Web page: "Inquiry Process," U of IL at Urbana-Champaign
Critical Thinking and the Inquiry Process
Critical thinking enables you to delve deeply into a topic, separating its parts to examine them. It helps you sort through possibilities, deciding what to keep and what to throw away. While creative thinking broadens your focus, critical thinking narrows and sharpens it. Seeking an ever finer focus, critical thinking is convergent. Critical thinking is important to each step of the inquiry process, as shown in the text and chart below.
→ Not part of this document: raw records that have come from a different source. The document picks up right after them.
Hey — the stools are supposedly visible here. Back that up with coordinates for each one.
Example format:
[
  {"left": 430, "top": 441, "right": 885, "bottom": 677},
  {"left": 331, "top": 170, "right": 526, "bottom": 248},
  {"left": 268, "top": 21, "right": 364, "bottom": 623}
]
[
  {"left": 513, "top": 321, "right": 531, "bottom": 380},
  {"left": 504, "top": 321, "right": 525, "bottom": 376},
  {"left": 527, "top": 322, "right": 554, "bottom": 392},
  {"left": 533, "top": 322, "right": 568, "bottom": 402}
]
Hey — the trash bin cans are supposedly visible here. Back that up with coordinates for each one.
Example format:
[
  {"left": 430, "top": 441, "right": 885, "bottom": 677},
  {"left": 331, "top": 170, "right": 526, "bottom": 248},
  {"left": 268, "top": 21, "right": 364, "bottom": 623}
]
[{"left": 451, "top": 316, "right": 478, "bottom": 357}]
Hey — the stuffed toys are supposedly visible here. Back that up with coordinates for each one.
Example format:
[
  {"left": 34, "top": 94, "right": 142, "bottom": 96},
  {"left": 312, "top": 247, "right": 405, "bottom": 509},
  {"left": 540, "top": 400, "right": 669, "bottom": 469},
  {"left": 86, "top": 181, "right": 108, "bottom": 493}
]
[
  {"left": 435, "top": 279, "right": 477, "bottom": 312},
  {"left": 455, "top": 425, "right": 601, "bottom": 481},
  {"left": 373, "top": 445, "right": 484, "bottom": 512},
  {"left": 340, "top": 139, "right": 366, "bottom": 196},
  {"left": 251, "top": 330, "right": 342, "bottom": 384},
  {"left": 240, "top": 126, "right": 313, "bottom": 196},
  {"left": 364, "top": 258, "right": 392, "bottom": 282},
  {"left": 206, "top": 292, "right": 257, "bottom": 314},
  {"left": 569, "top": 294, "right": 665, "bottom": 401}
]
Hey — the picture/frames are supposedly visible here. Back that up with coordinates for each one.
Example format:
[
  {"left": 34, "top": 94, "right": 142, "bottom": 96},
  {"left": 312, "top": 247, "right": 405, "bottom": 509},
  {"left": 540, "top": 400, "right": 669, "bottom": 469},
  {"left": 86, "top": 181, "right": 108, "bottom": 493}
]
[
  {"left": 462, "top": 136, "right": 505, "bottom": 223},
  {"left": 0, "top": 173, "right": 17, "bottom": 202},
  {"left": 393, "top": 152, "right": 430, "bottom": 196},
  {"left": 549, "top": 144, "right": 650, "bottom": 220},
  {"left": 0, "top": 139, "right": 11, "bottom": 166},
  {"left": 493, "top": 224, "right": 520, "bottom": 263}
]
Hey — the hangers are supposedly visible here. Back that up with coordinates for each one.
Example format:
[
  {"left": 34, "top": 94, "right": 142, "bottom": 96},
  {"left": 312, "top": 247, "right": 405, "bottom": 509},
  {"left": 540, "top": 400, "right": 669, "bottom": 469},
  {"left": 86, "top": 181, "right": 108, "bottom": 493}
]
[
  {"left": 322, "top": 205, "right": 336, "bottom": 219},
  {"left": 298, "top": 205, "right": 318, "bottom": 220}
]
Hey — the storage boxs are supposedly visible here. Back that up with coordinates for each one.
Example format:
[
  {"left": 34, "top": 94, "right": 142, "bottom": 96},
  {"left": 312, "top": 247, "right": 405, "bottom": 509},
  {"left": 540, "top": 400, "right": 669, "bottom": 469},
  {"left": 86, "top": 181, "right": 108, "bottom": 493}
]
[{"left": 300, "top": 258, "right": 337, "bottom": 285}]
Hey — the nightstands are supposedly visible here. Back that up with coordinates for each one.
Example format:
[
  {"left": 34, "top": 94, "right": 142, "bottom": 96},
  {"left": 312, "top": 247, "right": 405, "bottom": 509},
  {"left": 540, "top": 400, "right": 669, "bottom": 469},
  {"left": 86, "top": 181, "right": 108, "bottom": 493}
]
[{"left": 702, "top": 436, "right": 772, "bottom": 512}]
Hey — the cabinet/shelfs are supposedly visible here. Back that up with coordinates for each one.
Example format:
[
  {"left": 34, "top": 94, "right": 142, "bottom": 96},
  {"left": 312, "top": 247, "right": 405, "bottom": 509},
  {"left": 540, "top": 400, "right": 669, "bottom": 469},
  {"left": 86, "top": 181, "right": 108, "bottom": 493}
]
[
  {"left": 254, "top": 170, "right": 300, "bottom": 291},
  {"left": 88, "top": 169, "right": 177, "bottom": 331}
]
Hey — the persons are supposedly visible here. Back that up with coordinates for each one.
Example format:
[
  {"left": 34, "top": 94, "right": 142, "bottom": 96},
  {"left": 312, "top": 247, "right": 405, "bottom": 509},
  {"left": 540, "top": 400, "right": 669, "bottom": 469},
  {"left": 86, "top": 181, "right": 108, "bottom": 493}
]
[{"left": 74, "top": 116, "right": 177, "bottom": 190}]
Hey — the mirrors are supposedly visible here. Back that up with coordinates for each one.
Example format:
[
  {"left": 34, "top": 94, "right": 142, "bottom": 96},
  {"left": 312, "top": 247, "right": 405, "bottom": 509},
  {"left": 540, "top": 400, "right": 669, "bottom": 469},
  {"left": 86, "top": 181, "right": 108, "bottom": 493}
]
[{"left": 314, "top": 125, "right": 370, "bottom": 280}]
Critical Thinking | Inquiry Process |
Connect Connect with a topic by activating your prior knowledge, asking initial questions, getting a sense of the whole, and considering its importance. | Question |
Commit Commit your time, energy, and other resources to learn about the topic. Decide how to proceed. | Plan |
Read Read to learn, listen to learn, expand your vocabulary, examine ideas, gather information, assess its reliability, and organize your research. | Research |
Express Express what you have learned, defining, describing, interpreting, inferring, analyzing, arguing, and concluding. | Create |
Evaluate Evaluate what you have created. Check your logic and conclusions, resolve ambiguities, entertain alternatives, and reconstruct meaning. | Improve |
Share Share what you have learned with others, teaching and debating. | Present |
Your Turn Examine your own critical thinking during the inquiry process. Rate it from 1 (struggle) to 6 (succeed) at each step. The strategies in this chapter will help you improve.